## Task data:

++++

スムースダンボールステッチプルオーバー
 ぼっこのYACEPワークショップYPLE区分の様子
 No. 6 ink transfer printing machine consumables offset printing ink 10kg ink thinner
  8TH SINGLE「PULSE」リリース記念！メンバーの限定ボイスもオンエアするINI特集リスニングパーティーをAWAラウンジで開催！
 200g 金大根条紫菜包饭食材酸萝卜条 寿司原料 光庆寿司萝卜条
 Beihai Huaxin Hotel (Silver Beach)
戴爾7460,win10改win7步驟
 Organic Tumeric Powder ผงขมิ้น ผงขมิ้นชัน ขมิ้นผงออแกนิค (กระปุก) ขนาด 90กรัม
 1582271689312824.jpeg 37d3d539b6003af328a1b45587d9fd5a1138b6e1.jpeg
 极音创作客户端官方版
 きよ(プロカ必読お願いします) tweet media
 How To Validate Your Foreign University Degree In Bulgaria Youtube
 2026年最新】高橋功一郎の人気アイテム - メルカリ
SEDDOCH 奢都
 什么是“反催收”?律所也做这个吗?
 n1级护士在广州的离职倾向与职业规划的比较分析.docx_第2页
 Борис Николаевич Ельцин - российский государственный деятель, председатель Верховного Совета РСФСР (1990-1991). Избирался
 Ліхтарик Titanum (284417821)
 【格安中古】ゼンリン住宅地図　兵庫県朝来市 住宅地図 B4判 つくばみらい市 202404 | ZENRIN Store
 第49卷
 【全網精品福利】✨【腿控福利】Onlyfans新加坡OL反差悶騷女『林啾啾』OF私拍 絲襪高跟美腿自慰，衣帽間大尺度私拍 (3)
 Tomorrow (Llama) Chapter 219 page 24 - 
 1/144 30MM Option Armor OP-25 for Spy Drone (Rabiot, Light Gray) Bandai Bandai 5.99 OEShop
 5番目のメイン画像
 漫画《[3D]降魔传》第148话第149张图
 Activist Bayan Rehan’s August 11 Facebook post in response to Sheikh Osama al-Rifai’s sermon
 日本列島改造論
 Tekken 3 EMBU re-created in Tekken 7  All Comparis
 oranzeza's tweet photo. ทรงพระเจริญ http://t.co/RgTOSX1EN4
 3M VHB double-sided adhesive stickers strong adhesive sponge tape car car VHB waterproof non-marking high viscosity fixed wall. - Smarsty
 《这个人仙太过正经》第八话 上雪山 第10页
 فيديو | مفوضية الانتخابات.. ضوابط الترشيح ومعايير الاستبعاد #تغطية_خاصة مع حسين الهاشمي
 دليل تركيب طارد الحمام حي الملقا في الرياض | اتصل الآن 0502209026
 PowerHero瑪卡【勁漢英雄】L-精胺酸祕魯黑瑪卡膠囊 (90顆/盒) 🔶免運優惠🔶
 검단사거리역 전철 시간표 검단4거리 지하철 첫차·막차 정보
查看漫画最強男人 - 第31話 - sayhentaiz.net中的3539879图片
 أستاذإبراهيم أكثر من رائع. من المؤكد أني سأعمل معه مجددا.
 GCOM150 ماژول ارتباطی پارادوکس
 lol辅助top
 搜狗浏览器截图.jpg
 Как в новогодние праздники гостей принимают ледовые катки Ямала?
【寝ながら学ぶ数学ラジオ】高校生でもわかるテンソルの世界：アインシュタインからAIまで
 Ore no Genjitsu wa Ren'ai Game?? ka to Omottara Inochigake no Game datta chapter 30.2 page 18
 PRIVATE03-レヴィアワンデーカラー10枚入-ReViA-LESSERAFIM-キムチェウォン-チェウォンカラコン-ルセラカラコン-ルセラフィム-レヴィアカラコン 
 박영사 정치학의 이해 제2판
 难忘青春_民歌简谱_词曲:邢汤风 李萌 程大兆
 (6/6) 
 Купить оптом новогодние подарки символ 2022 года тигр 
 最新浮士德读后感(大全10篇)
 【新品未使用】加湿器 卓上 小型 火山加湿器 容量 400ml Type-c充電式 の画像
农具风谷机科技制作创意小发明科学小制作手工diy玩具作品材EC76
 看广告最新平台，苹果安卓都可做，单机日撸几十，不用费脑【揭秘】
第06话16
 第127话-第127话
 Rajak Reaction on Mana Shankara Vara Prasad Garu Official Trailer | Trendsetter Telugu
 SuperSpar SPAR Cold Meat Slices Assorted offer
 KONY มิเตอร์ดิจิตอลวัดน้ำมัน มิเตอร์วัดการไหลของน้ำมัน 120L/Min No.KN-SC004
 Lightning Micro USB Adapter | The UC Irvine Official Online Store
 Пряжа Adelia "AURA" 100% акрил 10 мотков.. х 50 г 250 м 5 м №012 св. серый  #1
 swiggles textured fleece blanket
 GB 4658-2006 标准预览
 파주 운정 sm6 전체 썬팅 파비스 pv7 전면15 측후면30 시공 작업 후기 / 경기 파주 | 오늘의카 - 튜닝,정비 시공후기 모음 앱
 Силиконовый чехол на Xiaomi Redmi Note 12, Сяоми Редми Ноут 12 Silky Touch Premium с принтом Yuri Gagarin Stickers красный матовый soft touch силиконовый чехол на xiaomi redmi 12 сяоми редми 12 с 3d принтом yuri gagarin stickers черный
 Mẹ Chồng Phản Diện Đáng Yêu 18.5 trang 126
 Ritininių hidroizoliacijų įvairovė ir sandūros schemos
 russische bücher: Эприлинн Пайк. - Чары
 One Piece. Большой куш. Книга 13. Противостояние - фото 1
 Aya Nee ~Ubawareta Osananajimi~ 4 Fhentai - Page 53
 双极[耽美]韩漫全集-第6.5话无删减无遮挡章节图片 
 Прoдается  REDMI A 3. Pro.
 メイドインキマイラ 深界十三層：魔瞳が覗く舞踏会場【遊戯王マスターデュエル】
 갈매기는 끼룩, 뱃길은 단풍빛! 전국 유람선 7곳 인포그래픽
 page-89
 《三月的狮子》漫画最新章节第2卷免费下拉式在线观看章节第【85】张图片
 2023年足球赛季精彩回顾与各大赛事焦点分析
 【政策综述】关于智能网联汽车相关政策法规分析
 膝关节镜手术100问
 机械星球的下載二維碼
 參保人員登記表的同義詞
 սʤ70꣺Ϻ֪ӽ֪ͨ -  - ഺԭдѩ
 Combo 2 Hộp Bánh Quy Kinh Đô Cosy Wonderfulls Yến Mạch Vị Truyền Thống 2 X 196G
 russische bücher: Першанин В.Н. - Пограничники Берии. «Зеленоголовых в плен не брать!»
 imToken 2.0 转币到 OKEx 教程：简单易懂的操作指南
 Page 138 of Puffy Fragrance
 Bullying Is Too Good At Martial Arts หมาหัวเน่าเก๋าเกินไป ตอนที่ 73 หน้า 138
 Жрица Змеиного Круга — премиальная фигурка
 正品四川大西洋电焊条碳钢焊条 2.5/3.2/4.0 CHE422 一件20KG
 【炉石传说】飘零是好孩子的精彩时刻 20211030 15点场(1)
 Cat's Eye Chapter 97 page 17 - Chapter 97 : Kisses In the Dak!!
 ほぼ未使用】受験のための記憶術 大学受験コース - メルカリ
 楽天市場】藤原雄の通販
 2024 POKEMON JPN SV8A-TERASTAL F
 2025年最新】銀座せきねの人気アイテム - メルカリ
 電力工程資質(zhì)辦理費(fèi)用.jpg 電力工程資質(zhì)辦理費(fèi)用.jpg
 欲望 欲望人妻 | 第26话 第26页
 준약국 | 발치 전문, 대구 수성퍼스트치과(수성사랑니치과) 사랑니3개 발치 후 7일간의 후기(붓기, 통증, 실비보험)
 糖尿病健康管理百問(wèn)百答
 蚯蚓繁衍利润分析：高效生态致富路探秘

++++

From the listing above, copy every line that includes the word "stickers".

## Finished task:
 3M VHB double-sided adhesive stickers strong adhesive sponge tape car car VHB waterproof non-marking high viscosity fixed wall. - Smarsty
 Силиконовый чехол на Xiaomi Redmi Note 12, Сяоми Редми Ноут 12 Silky Touch Premium с принтом Yuri Gagarin Stickers красный матовый soft touch силиконовый чехол на xiaomi redmi 12 сяоми редми 12 с 3d принтом yuri gagarin stickers черный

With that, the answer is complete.